第36話 ファッションヤンキー、謝罪を受ける
「――と言ってもソレイユさんが彼女を勘違いして襲った件は消えていません。謝罪してくださいね?」
「う゛っ」
言われてみれば謝られていないな。でも、別にダメージ受けたわけでも無いし……いや、剣を受け止めたことで木刀の耐久が減ったかもしれないな。損失と言えばそれくらいかな?
そのソレイユというと、ぐぬぬと言わんばかりに顔を歪めている。リヒカルドの言うことも納得できるが、素直に謝りたくもないという思いが滲み出ている。
そんな彼女の服の裾を引っ張る者が1人いた。キュルピンキーちゃんだ。ピンキーちゃんは純粋な眼でソレイユに語り掛けた。
「ソレイユー?悪い事したらあやまんないといけないんだよ?わたしも謝るからいっしょにあやまろ?」
「お、お嬢様……っ!」
「怖い顔のおねーちゃん、わたしの護衛のソレイユがこうげきしちゃってごめんなさい。」
とてとてという擬音が聞こえるように私の前に歩み出たピンキーちゃんは私の目をしっかり見て謝るとペコリと頭を下げた。怖い顔のおねーちゃんて、流石は子供直球だなぁ。

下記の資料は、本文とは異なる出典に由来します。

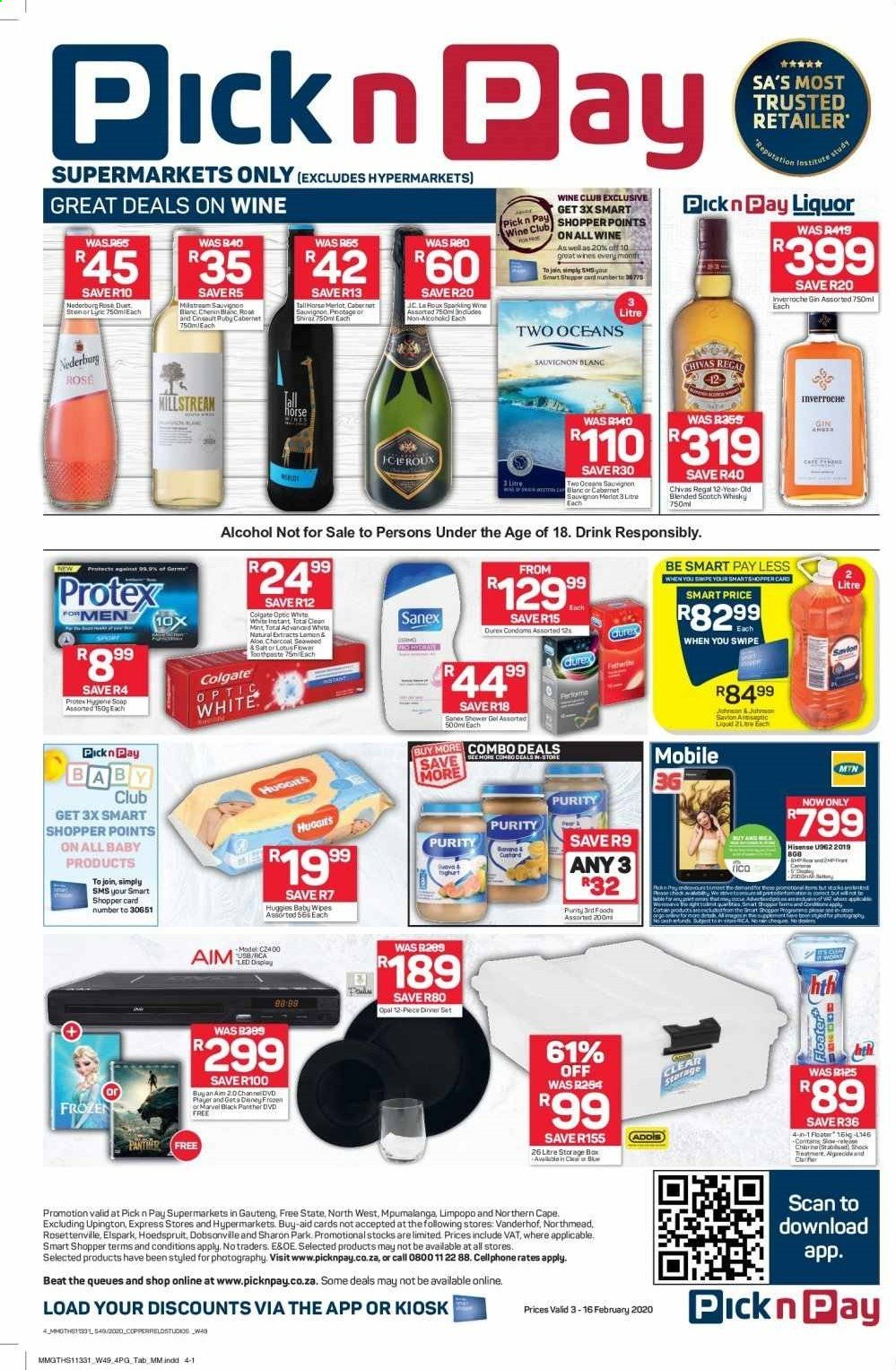 Pick n Pay catalogue  - 02.03.2020 - 02.16.2020. Page 4.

さて、こんなに小さな子が謝ったんだし、アンタはどうなの?と視線をソレイユを向けたときには……あれ?いない?え、リヒカルド?下?下に何が……うおっ!?ソレイユ土下座してる!
「偶然とはいえ゛、私だちを救ってくれた貴女に剣を向けて申し訳あ゛りませんでした!伏してお詫びを申し上げます!」
「分かった!分かったけぇ顔を上げんさい!許すから!」
やめろぉ!私みたいなヤンキーファッションしている奴に土下座はダメだ!肩がぶつかっただけでボコって土下座させる悪いヤンキーみたいに、私がやらせたみたいじゃないか!ほら、リヒカルド背を向けて肩振るわせて、あれ絶対笑っているよね?殴っちゃダメ?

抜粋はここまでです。